◆ RECORD EXTRACTS:
START

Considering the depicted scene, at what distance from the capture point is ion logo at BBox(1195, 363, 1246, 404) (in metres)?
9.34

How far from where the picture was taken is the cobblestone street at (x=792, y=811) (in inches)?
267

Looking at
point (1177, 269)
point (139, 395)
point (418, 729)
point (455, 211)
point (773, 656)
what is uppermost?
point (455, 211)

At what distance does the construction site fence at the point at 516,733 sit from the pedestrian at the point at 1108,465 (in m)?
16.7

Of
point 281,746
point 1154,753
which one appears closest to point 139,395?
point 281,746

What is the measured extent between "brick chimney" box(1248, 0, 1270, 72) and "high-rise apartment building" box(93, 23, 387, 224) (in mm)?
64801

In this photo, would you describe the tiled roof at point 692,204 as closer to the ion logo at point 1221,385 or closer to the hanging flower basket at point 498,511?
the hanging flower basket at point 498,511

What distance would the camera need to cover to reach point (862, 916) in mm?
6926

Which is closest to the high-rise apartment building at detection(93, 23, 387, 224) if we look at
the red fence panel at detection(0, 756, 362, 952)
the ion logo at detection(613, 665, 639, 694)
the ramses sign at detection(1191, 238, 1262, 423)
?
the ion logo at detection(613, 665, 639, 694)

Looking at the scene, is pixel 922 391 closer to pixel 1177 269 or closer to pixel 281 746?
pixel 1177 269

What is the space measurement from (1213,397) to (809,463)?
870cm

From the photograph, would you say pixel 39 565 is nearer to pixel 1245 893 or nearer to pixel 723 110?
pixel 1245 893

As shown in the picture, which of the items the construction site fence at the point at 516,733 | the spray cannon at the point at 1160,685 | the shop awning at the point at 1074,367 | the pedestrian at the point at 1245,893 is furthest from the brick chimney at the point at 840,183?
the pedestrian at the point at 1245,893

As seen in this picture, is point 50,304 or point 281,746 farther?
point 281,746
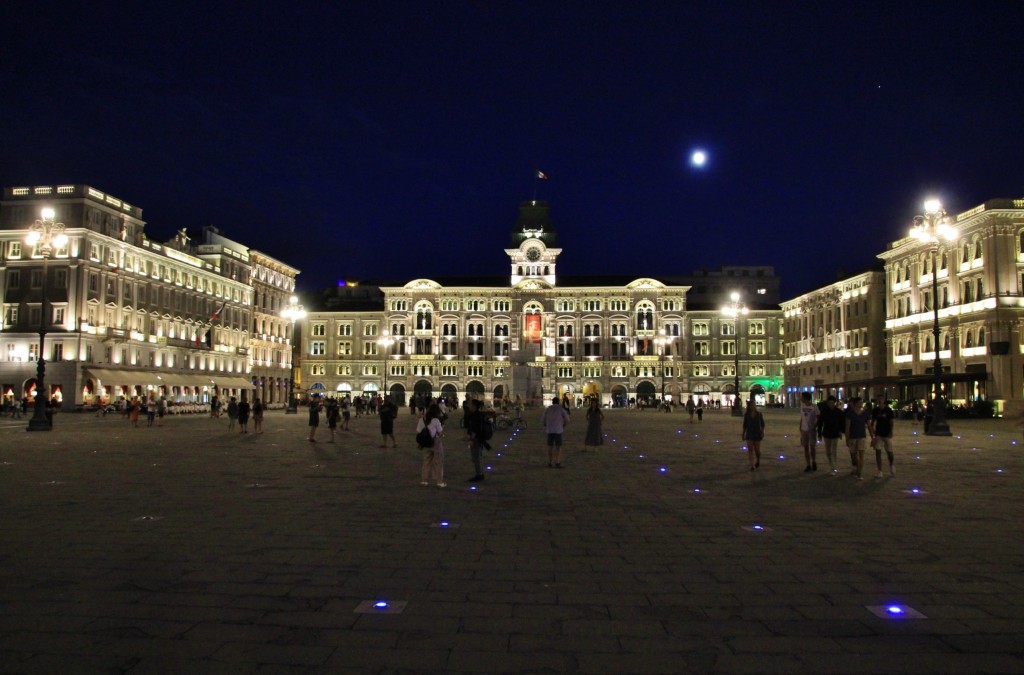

END

◆ SET EXERCISE:
Retype the lines of the material from the line with "What distance would" up to and including its final line, without any changes. Leave the picture out of your answer.

◆ RESPONSE TO THE TASK:
What distance would the camera need to cover to reach point (862, 916) in mm?
6926

Which is closest to the high-rise apartment building at detection(93, 23, 387, 224) if we look at
the red fence panel at detection(0, 756, 362, 952)
the ion logo at detection(613, 665, 639, 694)
the ramses sign at detection(1191, 238, 1262, 423)
?
the ion logo at detection(613, 665, 639, 694)

Looking at the scene, is pixel 922 391 closer to pixel 1177 269 or closer to pixel 281 746?
pixel 1177 269

What is the space measurement from (1213,397) to (809,463)?
870cm

From the photograph, would you say pixel 39 565 is nearer to pixel 1245 893 or nearer to pixel 723 110?
pixel 1245 893

As shown in the picture, which of the items the construction site fence at the point at 516,733 | the spray cannon at the point at 1160,685 | the shop awning at the point at 1074,367 | the pedestrian at the point at 1245,893 is furthest from the brick chimney at the point at 840,183?
the pedestrian at the point at 1245,893

As seen in this picture, is point 50,304 or point 281,746 farther?
point 281,746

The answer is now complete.